Reputation:
I need figure out how to detect obfuscated JavaScript purely on static analysis.
Here is an example of a piece of obfuscated JavaScript that I need to detect just by static analysis.
eval(function(p,a,c,k,e,d){e=function(c){return c};if(!''.replace(/^/,String)){while(c--){d[c]=k[c]||c}k=[function(e){return d[e]}];e=function(){return'\w+'};c=1};while(c--){if(k[c]){p=p.replace(new RegExp('\b'+e(c)+'\b','g'),k[c])}}return p}('0.1("2");',3,3,'document|write|test'.split('|'),0,{}))
I was guessing that I can simply check the amount of key characters, such as (
, )
, and |
within a certain amount of characters. If this is possible, what characters are the most important?
Upvotes: 0
Views: 436
Reputation: 314
Simply look for eval() function. Without the eval() method, the obfuscated JavaScript cannot be deobfuscated. This is a common static analysis technique for detecting obfuscated code.
Upvotes: 0
Reputation: 121
You should rather count percentage of whitespace: spaces/tabs, newslines, comments etc.

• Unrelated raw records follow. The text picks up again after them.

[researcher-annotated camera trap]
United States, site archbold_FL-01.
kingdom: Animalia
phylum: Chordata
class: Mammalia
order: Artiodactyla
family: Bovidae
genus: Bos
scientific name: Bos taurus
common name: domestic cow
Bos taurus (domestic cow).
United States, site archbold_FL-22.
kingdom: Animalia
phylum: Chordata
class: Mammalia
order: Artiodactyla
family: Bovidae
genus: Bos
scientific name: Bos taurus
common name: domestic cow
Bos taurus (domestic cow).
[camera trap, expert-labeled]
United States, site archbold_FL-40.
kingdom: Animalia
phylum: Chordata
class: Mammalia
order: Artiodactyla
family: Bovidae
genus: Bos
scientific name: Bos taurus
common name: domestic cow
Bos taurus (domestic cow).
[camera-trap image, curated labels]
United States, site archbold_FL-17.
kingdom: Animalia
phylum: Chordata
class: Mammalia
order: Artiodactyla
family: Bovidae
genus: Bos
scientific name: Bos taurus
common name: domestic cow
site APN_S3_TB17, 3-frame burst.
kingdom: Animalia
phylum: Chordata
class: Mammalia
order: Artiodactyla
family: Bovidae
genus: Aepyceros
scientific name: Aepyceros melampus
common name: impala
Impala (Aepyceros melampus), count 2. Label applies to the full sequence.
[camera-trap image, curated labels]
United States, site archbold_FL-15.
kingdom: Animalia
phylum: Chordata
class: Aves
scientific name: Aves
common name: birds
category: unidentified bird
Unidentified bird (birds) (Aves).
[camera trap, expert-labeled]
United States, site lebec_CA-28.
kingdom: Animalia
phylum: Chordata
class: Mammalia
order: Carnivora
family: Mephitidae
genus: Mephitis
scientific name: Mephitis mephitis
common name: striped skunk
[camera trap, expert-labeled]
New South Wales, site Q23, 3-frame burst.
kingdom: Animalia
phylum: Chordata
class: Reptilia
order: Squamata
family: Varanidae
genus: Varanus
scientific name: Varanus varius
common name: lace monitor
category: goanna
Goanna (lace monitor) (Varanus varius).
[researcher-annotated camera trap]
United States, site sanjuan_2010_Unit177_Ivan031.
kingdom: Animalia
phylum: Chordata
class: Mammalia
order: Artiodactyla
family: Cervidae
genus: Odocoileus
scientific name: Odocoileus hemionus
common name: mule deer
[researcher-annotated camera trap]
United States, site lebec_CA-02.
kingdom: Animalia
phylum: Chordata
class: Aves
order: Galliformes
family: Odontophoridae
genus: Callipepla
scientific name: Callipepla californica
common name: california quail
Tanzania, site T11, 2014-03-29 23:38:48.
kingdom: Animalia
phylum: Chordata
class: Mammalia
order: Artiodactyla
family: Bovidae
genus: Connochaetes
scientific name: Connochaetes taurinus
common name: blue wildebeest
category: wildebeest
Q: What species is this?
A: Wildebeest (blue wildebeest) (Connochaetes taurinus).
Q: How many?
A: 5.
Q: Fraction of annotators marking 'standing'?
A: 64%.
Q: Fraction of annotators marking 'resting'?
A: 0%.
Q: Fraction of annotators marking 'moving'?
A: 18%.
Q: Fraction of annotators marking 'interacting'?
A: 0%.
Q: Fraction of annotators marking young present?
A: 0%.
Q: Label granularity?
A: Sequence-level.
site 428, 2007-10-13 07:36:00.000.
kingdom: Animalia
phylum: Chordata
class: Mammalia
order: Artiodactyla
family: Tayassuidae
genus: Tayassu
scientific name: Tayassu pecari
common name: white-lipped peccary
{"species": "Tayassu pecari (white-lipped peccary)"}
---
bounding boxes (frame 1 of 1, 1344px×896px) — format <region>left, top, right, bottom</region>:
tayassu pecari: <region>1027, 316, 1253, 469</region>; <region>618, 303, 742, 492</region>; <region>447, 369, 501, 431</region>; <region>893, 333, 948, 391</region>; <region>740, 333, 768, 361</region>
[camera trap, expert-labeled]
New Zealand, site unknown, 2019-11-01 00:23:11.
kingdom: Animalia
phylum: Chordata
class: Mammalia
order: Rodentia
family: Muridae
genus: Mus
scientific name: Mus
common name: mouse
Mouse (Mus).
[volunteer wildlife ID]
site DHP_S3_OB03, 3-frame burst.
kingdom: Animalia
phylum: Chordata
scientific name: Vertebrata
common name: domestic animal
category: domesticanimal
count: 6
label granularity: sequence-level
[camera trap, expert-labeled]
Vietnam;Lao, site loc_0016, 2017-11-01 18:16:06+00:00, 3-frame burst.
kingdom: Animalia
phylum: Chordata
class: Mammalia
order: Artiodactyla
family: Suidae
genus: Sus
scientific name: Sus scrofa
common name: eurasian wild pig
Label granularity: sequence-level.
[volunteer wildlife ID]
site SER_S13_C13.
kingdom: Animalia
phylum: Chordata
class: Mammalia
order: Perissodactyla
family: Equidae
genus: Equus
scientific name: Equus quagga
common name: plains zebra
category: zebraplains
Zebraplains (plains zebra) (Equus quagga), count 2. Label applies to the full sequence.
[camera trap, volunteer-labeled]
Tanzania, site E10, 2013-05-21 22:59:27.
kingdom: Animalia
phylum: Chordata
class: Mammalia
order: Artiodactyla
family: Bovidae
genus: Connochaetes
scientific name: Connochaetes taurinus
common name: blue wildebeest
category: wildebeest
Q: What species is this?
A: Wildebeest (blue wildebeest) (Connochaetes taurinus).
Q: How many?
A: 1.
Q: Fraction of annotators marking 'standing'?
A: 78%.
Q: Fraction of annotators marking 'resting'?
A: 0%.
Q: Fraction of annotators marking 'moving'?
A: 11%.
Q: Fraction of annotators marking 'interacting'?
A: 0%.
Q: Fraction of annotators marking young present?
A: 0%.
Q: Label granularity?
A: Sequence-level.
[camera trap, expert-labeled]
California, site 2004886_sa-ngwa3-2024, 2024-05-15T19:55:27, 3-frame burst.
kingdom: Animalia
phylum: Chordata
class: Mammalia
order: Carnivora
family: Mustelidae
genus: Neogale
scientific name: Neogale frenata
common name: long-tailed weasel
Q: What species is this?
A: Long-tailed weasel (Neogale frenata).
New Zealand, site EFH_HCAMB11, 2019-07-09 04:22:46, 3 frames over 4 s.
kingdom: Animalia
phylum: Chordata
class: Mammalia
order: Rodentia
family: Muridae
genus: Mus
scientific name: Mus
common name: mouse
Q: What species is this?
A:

Also you can analyze function and variable names to detect very strange names, eg. lrn2fl4ncew, g0034 etc. that are definitely non-dictionary based.
Third possible way is to detect absence of typical keywords, eg. eval, regexp etc. In rogue scripts such keywords are hidden in various ways to prevent easy detection.
Counting percentage of key characters or just short function/variable names is not enough, as this way you will get many false posivites from "compressed" scripts (without obfuscation).
Upvotes: 2